I apologize for the lack of posts; it’s not for lack of life. With the beans out of school, Camp Stephanie has been open. Between attempts at teaching them the story of Passover (Wait, you went to Jewish pre-pre-K and pre-K, and still none of this sounds familiar?), and succumbing to Disney’s the Price of Egypt (thank you Netflix), I’ve been living in scheduled play dates and plans. May I just say, and this surprises me mostly, that I really love time alone with my children. I’ve never been someone who inherently enjoys children, especially babies–I’m still not a fan. But when it’s your own children, of course, it’s some version of narcissism, and you can delight in learning their ways, however different from your own.
Magic Marker (not paint!) paper plate creation by way of motorized Lego Spin Art
Yesterday, we visited my favorite place in the world: the library. Any library or book store thrills me–though I’m rarely a fan of the stacks types of libraries, which I consider to be akin to shopping at Filene’s basement. A disorganized free-for-all, which claims to be organized, no. I prefer featured tables and curated selections featuring local writers or books displayed by theme. Our purpose for going to the library was to pick up museum passes to a local art museum in Huntington, where beside many of the paintings are a list of questions aimed toward children. With a focus on theme or style, an easy way of teaching art through discussion vs. lecture. Of course, while we picked up the passes, the beans browsed, which lead to reading and securing more books.
Knowing that I’d be taking them to the MoMa today, to see Jasper Johns and Paul Gauguin, I read them books about each artist’s life, asking them questions about the placement of horizon lines, and how the distance on the page made objects seem nearer or farther away.
Is it a pain in the ass to bring both children to the city, to load up my bag with snacks and waters, and drawing pencils and a pad, to lecture them about manners and how it’s a privilege to be taken to do such things, to find and pay for parking, to figure out lunch in advance (which I’ll never do)? Yes. It’s annoying. But, it’s not the first line I draw. Instead, I print out scavenger hunts of the MoMa and talk to them about how they’ll get to bring their own headphones, how there’s an audio tour. It helps having already talked to them about some of the artists we’ll see today. Reminding them how to read a wall plaque, to see the origin line, the title, the artist, the medium, etc. While I very much enjoy enriching our lives with art, I remind them that it’s not just about the art.
Look at all the jobs at a museum (after you pay attention to all the people working there, I’d like you to share which job you find most exciting). Observe the floors and ceilings, where the benches are placed, the white space between each offering, and look at the windows; how does the light work in a museum? What about the architecture, what about the visitors? How do they behave? What languages do you hear? Is everyone speaking English? Do people spend the same amount of time in front of each piece? Do you enjoy it up close or from across the room? I want them to view the world as observers, to pay attention to the side lines, not just the art behind frames.
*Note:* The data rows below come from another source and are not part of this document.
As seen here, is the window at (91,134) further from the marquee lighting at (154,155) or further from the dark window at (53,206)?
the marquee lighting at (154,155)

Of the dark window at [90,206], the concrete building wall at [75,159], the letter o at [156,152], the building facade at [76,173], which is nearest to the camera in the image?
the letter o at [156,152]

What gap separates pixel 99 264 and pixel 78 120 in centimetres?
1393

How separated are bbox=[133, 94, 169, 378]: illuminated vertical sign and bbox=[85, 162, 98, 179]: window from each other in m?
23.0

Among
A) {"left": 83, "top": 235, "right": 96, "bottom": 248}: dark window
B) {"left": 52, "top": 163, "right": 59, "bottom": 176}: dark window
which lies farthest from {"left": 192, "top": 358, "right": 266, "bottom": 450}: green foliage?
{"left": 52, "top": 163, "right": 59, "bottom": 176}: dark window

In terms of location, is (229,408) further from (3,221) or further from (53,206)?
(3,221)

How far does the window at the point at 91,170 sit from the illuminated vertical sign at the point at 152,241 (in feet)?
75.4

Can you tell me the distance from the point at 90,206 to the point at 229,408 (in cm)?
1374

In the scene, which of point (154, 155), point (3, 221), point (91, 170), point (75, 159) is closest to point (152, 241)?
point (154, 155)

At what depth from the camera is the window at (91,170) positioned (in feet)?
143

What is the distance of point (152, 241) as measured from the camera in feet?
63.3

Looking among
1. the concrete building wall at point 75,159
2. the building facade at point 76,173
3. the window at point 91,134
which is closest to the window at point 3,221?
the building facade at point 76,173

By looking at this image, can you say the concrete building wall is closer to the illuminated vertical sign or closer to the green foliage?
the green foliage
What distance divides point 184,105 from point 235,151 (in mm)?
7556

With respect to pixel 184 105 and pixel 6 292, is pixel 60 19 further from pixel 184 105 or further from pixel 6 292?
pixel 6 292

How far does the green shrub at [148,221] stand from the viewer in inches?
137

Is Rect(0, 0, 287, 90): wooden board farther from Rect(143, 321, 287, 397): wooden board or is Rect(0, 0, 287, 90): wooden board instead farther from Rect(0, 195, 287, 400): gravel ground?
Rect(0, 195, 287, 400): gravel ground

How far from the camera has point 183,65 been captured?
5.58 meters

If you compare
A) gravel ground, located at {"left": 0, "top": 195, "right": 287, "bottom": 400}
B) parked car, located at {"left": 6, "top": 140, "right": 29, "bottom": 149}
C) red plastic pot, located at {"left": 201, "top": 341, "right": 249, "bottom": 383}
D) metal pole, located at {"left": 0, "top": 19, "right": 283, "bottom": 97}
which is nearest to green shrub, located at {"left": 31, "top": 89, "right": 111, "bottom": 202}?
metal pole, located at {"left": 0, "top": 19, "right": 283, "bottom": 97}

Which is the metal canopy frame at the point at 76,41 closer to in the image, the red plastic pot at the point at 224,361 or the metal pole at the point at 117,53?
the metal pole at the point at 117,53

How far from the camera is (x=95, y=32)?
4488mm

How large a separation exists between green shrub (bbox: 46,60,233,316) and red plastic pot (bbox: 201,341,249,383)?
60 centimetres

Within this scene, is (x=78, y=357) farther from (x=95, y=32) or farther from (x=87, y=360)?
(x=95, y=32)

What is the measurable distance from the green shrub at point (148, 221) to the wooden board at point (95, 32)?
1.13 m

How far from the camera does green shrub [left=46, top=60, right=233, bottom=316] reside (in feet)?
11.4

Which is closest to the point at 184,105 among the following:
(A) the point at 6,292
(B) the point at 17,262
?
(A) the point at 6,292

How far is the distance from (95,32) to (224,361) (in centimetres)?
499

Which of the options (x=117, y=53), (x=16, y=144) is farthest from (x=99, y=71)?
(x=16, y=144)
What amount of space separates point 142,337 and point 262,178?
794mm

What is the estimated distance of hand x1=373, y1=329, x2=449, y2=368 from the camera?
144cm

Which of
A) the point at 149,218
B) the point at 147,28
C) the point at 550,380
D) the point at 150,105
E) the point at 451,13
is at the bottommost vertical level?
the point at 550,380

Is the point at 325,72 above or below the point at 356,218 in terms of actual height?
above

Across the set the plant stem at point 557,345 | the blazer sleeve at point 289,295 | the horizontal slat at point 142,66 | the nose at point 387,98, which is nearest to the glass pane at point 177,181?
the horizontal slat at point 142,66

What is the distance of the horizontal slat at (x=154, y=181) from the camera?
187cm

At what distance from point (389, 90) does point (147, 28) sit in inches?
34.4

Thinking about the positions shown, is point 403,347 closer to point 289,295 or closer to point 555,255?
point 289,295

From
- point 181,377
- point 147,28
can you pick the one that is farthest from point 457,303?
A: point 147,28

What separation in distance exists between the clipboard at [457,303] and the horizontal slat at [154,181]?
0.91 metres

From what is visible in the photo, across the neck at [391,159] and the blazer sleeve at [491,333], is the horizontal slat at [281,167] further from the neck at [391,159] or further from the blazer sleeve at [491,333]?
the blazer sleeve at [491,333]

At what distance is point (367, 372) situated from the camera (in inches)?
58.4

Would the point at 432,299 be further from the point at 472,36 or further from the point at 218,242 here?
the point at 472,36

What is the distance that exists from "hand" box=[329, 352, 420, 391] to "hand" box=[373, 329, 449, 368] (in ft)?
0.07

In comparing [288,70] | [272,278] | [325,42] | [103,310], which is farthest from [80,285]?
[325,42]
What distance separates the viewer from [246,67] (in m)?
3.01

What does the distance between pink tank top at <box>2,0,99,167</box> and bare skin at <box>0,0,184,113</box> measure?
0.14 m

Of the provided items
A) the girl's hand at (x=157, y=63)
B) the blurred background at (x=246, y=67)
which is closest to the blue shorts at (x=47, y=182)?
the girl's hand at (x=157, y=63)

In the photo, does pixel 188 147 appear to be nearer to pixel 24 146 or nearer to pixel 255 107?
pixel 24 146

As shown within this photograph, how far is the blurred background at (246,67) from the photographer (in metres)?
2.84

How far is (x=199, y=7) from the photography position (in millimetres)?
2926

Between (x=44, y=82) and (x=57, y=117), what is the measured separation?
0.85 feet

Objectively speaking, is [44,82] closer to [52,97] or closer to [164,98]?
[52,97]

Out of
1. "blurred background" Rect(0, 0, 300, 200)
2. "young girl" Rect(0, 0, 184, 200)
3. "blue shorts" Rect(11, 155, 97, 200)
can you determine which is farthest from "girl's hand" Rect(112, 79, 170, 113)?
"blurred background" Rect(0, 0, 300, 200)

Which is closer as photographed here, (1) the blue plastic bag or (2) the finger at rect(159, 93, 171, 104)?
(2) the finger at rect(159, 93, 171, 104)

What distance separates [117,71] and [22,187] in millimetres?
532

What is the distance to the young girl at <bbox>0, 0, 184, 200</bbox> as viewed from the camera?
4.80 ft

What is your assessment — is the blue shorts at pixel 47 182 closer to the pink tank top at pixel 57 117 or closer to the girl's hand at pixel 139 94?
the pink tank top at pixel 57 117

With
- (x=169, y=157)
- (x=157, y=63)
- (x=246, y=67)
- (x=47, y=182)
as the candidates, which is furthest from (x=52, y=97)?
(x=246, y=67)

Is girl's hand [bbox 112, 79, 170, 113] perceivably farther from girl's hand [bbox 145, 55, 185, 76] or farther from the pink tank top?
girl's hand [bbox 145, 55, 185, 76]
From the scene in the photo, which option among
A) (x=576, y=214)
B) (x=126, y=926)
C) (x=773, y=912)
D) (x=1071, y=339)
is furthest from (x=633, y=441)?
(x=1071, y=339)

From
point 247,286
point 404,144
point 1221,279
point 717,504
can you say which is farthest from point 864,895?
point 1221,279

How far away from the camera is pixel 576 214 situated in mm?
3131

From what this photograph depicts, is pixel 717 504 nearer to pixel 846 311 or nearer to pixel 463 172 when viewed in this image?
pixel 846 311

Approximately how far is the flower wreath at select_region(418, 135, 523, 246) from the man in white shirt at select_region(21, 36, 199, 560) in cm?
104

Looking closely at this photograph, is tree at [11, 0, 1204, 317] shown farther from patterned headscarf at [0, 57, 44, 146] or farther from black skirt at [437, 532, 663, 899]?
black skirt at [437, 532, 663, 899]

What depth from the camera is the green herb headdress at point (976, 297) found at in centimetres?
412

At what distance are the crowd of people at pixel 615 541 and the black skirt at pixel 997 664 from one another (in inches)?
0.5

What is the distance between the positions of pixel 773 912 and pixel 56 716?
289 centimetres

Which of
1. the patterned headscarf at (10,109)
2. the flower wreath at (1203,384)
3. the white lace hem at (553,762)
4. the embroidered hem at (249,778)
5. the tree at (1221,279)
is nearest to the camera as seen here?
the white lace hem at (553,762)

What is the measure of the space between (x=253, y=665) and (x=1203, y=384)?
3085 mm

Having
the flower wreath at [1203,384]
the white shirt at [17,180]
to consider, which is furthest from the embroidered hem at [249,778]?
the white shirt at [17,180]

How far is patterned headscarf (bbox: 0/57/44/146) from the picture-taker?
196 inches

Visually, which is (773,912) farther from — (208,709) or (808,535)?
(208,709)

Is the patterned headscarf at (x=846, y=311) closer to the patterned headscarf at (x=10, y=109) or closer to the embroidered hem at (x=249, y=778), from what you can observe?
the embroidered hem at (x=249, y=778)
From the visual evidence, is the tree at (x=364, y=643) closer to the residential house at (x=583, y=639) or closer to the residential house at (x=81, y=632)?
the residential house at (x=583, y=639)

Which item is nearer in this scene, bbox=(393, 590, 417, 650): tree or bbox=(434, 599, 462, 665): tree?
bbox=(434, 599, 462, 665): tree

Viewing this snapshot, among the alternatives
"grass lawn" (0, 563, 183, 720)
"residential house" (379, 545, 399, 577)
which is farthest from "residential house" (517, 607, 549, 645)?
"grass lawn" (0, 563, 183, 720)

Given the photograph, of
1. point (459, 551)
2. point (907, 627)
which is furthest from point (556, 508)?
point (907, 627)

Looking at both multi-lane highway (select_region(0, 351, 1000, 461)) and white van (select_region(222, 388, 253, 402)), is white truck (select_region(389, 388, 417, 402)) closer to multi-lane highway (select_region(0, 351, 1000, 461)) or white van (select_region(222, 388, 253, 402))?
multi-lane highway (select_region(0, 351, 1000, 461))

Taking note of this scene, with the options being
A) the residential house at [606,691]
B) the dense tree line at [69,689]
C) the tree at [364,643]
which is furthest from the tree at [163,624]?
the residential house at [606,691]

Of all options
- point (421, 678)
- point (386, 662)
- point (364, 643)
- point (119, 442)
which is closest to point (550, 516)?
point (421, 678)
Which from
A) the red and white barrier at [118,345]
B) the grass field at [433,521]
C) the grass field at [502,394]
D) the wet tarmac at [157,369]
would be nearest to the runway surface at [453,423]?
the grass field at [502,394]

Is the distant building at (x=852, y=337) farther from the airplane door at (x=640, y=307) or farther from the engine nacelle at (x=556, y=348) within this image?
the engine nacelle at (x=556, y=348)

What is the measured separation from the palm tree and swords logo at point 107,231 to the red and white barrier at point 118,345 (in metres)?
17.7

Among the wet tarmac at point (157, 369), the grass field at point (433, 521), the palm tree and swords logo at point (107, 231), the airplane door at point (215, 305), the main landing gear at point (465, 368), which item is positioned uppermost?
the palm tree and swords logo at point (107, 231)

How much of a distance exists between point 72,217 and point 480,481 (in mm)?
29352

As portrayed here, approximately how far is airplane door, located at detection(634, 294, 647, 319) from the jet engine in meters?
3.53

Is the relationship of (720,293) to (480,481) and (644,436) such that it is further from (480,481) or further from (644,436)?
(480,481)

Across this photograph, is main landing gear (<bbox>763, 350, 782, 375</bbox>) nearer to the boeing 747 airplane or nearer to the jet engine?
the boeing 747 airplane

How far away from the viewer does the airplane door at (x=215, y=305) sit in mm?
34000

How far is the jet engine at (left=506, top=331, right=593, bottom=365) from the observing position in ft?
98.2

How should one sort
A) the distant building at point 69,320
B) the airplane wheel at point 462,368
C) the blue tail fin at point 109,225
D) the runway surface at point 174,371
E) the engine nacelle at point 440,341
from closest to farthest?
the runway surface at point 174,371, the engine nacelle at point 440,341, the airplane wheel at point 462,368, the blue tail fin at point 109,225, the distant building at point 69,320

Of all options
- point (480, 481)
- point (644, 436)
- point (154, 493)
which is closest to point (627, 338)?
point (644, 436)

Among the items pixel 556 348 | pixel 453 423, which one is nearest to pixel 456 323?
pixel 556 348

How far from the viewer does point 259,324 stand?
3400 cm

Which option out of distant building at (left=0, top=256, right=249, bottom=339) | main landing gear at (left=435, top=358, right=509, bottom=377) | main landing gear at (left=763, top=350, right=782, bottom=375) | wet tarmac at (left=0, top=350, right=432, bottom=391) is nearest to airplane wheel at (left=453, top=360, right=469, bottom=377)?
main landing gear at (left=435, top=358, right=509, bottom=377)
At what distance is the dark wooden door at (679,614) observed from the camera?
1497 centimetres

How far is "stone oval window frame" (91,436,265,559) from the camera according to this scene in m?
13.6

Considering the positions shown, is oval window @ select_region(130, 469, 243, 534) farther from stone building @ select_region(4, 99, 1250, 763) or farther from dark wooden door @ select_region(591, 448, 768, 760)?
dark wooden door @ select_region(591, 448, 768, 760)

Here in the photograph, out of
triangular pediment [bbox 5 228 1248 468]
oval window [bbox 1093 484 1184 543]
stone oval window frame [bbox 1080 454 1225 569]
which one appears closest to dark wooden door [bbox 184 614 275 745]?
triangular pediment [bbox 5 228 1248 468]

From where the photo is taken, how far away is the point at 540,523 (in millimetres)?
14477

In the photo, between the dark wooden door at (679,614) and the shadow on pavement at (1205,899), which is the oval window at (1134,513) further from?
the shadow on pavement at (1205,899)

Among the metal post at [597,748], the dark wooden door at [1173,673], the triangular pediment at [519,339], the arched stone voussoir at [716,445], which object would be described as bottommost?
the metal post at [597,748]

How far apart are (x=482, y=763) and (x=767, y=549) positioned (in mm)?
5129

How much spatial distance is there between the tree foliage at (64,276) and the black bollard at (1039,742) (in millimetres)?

Gauguin wasn’t happy until he searched out “the other,” disappointed that the people of Tahiti were mostly French, he wasn’t satisfied with his work until he worked his way into the jungle, creating worlds from his imagination combined with the Tahitian landscape. I think the fault in much of our writing (or even living) is trying to discover something “other,” different enough from our own experiences and familiarities, something new, worthy of commentary. Instead, I think it takes greater discipline to breathe new life into our worn-in patterns, to broaden our view and tell the story we know through eyes that are paying attention to the side lines, not just the big moments worthy of frames.
After the library, we went to a Lego activity center for two hours where they built motorized windmills and merry-go-rounds, creating Lego spin art and racing Lego cars down a ramp. Then, we made our way to the climbing walls at our gym, where they met up with friends and released some energy by literally climbing up the walls. Now, onward, off to the Museum of Modern Art with MoMa Mama and her magical scavenger hunt!